L'Association Valencienne des Agriculteurs (AVA-ASAJA) alerte sur "une grave paralysie commerciale du raisin qui ralentit les opérations, prolongeant l'accumulation de stocks de la campagne précédente dans les caves, freinant les exportations vers des destinations internationales et, en définitive, plongeant la rentabilité des viticulteurs".
L'entité agricole souligne que cette "crise vitivinicole" obéit, surtout, aux problèmes que subissent les flux commerciaux en raison des conflits armés en Ukraine et au Moyen-Orient, aux tarifs douaniers imposés par Donald Trump et à la forte entrée d'importations de pays tiers dans des conditions de concurrence déloyale, couvertes par des accords commerciaux signés par l'Union Européenne.
Selon AVA, la difficulté du secteur vitivinicole européen à écouler ses vins a atteint un tel niveau que, pour la première fois, des caves valenciennes "sont confrontées non seulement à des importations de pays tiers moins chères --pour ne pas respecter les mêmes normes de sécurité alimentaire et de durabilité qui sont exigées pour les vins européens-- mais même à l'offre de vin français à des prix cassés, en dessous des coûts de production en Espagne".
Les prix effondrés à la source frappent particulièrement le raisin destiné aux vins rouges, une tendance qui se répète ces dernières années en raison des changements dans les habitudes de consommation. Néanmoins, la chute de la rentabilité touche également le raisin pour les vins blancs et le raisin destiné à la production de cava dans la commune de Requena.
En fait, ils rappellent que les cotations offertes par les grandes caves lors de la dernière campagne aux viticulteurs requenenses de raisin pour cava se situaient autour de la moitié de celles enregistrées l'année précédente, justifiant cela par une supposée récupération de la récolte en Catalogne qui finalement ne s'est pas produite en raison des dommages causés par des maladies fongiques.
INITIATIVES "DÉCIDÉES"
Face à ce contexte, AVA-Asaja réclame aux différentes administrations un paquet de mesures "décidées" pour impulser la consommation, corriger le désajustement entre l'offre et la demande et redonner la rentabilité aux viticulteurs.

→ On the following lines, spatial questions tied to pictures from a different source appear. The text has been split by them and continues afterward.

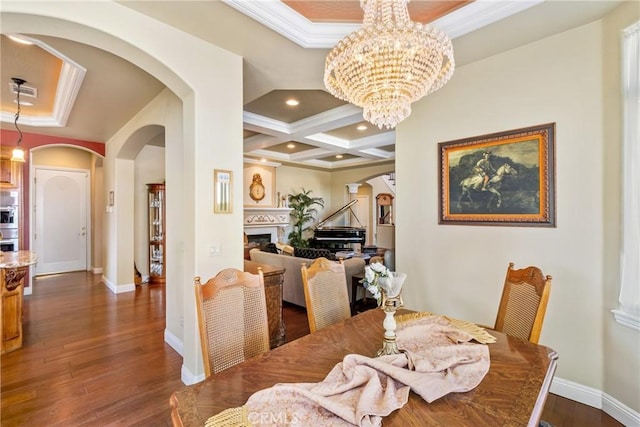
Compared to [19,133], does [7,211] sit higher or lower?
lower

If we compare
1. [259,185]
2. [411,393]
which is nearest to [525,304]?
[411,393]

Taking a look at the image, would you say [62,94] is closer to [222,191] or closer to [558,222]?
[222,191]

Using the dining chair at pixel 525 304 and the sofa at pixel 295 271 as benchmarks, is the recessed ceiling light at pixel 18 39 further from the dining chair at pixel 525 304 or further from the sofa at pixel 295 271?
the dining chair at pixel 525 304

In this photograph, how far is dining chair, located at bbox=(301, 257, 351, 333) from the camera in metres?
1.96

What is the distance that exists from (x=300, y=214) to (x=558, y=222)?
7101 millimetres

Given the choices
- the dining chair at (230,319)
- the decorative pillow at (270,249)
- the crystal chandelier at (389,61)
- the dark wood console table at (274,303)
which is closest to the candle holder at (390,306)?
the dining chair at (230,319)

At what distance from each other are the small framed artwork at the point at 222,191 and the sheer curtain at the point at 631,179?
295 cm

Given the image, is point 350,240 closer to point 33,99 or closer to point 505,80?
point 505,80

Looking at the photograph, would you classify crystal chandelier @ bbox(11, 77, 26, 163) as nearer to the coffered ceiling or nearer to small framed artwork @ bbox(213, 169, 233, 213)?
the coffered ceiling

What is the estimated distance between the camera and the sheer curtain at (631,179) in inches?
77.2

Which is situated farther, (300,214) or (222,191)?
(300,214)

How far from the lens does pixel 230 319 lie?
5.31ft

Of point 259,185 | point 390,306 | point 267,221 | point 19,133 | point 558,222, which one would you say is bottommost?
point 390,306

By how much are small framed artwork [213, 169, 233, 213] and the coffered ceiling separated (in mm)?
1093
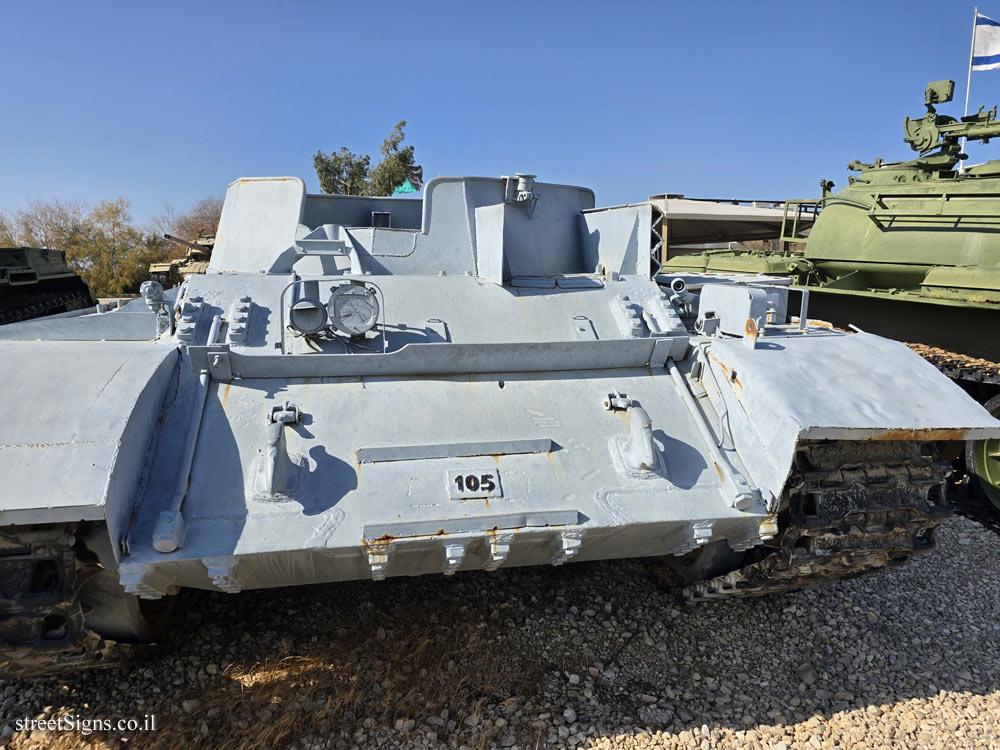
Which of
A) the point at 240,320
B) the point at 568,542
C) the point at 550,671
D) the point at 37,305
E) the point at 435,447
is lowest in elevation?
the point at 550,671

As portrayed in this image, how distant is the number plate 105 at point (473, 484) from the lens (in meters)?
3.10

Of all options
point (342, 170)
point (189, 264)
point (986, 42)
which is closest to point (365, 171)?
point (342, 170)

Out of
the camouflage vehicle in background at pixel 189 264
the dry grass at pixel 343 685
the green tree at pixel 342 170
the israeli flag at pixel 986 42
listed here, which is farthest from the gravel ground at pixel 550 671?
the green tree at pixel 342 170

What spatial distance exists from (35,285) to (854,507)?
14.1 metres

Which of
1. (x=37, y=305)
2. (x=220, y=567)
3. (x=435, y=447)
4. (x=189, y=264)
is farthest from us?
(x=189, y=264)

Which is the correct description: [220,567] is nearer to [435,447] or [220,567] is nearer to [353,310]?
[435,447]

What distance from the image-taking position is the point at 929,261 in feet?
25.7

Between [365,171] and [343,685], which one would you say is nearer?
[343,685]

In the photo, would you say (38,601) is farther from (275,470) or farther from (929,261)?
(929,261)

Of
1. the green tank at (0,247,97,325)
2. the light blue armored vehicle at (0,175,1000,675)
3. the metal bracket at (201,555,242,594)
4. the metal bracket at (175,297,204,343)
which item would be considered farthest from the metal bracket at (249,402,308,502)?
the green tank at (0,247,97,325)

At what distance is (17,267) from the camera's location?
12.1m

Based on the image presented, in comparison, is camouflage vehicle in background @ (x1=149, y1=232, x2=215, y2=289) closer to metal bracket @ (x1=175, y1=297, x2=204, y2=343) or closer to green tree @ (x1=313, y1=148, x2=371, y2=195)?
green tree @ (x1=313, y1=148, x2=371, y2=195)

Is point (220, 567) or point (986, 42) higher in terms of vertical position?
point (986, 42)

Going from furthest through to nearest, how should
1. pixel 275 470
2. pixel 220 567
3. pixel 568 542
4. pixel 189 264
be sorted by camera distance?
pixel 189 264 < pixel 568 542 < pixel 275 470 < pixel 220 567
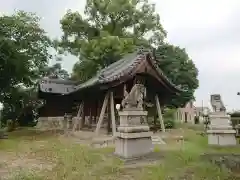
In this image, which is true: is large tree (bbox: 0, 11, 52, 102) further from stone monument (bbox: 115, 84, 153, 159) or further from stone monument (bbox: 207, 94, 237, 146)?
stone monument (bbox: 207, 94, 237, 146)

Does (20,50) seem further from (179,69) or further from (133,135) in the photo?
(179,69)

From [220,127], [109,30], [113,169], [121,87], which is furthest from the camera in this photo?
[109,30]

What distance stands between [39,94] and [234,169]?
2634 centimetres

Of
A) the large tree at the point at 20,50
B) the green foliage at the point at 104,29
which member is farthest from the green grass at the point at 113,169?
the green foliage at the point at 104,29

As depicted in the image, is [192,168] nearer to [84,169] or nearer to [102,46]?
[84,169]

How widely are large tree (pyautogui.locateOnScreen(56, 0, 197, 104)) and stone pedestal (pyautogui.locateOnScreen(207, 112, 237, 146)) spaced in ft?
61.1

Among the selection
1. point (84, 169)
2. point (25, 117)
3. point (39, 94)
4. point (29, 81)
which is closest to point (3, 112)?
point (25, 117)

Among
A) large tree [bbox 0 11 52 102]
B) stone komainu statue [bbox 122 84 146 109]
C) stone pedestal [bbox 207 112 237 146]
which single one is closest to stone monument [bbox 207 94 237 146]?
stone pedestal [bbox 207 112 237 146]

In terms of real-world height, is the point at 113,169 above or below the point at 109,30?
below

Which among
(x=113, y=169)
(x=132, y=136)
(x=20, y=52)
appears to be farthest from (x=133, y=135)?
(x=20, y=52)

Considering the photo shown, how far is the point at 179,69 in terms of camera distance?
35969 mm

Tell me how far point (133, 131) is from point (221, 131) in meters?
5.80

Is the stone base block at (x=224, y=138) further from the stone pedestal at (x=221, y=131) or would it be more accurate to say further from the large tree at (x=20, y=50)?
the large tree at (x=20, y=50)

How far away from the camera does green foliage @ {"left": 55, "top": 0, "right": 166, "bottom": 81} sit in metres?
30.4
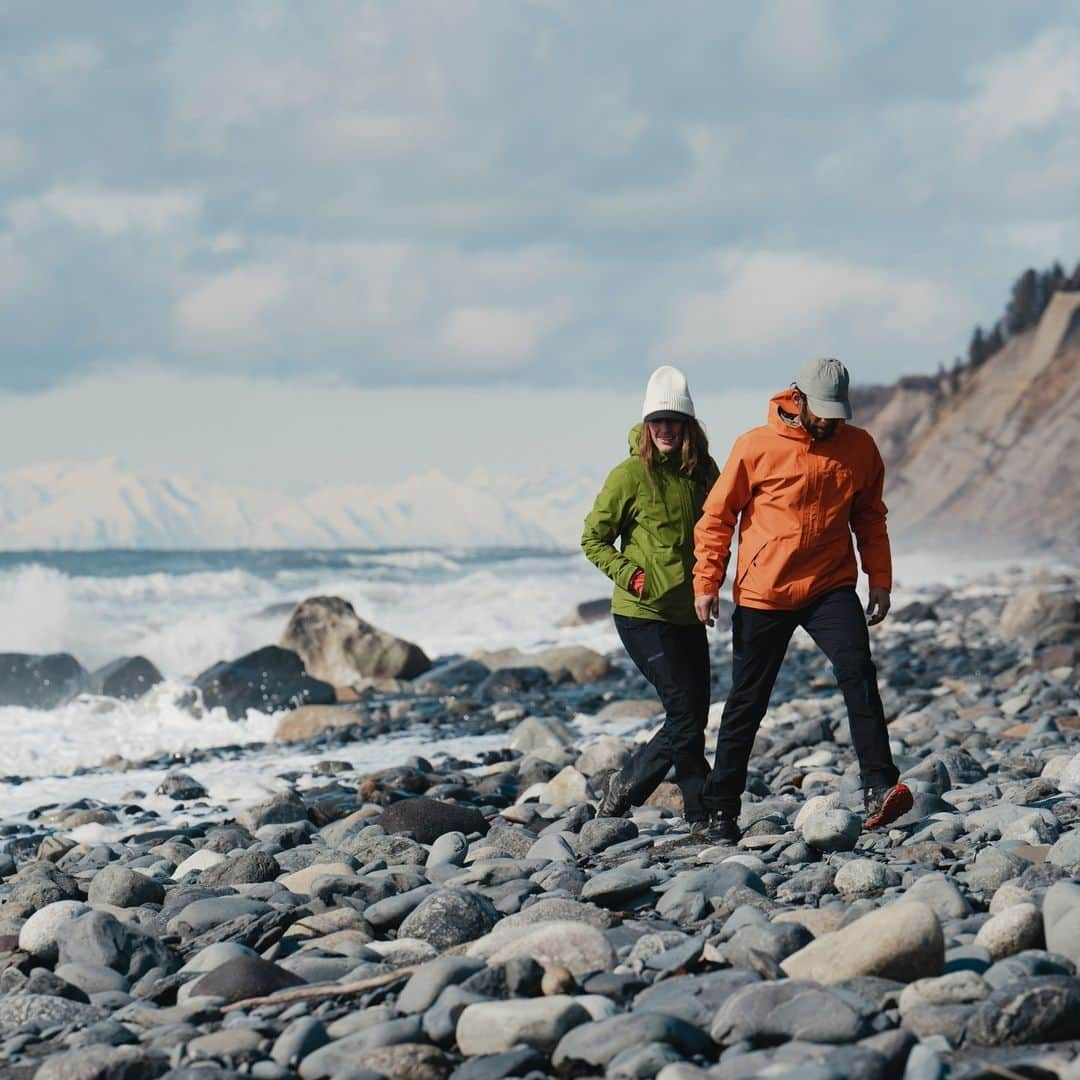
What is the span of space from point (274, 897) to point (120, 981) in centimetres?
101

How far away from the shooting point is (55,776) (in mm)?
10914

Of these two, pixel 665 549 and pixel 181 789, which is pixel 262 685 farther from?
pixel 665 549

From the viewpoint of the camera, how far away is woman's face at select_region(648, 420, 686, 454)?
579 centimetres

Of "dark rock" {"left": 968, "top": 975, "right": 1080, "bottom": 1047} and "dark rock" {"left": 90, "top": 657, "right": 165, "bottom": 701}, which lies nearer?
"dark rock" {"left": 968, "top": 975, "right": 1080, "bottom": 1047}

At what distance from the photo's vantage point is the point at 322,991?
4.04m

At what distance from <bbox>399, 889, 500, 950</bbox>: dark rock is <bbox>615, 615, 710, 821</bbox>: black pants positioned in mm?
1546

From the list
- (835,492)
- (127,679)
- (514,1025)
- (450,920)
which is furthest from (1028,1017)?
(127,679)

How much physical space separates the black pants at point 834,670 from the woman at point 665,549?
0.82ft

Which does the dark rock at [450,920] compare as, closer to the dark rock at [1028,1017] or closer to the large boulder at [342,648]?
the dark rock at [1028,1017]

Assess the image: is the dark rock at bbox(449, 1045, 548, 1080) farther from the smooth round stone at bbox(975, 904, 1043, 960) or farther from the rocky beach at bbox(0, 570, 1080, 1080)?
the smooth round stone at bbox(975, 904, 1043, 960)

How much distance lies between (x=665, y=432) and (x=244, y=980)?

Parmi ses propositions, il exige d'activer le 'Paquet du Vin' approuvé par les institutions européennes ; d'établir des aides au démarrage de vignobles, avec un financement public, pour réduire de manière structurelle l'excès de production et parvenir à un meilleur équilibre sur le marché ; et de permettre aux agriculteurs de replanter ces surfaces après un délai déterminé si la situation commerciale s'améliore.
De plus, il défend de maintenir et même de renforcer les fonds destinés au secteur vitivinicole dans le cadre de la PAC, afin que tous les viticulteurs européens bénéficient d'un niveau de soutien similaire et ne dépendent pas seulement des décisions budgétaires de chaque État membre, et il réclame que le gouvernement espagnol assume "un effort financier comparable à celui réalisé par la France".
Enfin, il propose de mettre en place une distillation de crise avec un financement public suffisant, permettant de retirer du circuit commercial une partie des excédents de vin, de réduire les stocks accumulés dans les caves et d'aider à rétablir l'équilibre entre l'offre et la demande, ainsi qu'un renforcement des actions de promotion et de l'enotourisme pour accroître la consommation et ouvrir de nouveaux marchés pour le vin espagnol.